The first response of the regime was not long in coming: the government scheduled a military parade for “National Security” day, November 20. In other words, it put the army on the streets! Then, the activists around Archipelago moved the march to November 15 (15N).

Those of us who are on the front lines of the legitimate demands of November 15 and continue in the struggle for the freedom of political prisoners, consider the call not only legitimate but necessary.

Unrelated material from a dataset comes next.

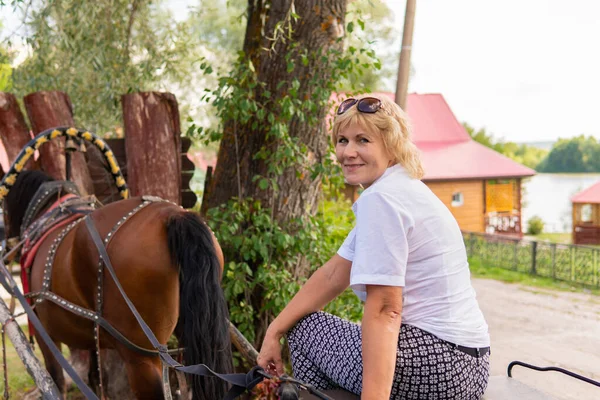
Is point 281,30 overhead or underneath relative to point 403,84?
overhead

Another element is thrown into the mix of this polarizing situation: the appearance of the Council for a Democratic Transition in Cuba (CTDC), linked to US imperialism and the Cuban-American bourgeoisie. The aforementioned organization demands “a shock plan” to transition to a “market economy”. Lest there be any doubt about its links, its program could not be other than: “… a stable legal framework for the free exercise and respect for the private property rights of all Cubans. A special plan to compensate for the expropriations of the revolutionary period under international assistance and collaboration.” (emphasis added).

Political polarization is not limited to the regime’s repressive escalation and the creation of the CTDC. The self-styled “Council” has joined the 15N call. The regime will have to answer Archipelago’s request, but at this point, both because of the intensity of the repression and a possible refusal by the regime, both its realization and the number of people who will attend are in question. Regardless of what happens on 15N, an important discussion is open: to what extent does the presence of the CTDC on 15N delegitimize this demonstration?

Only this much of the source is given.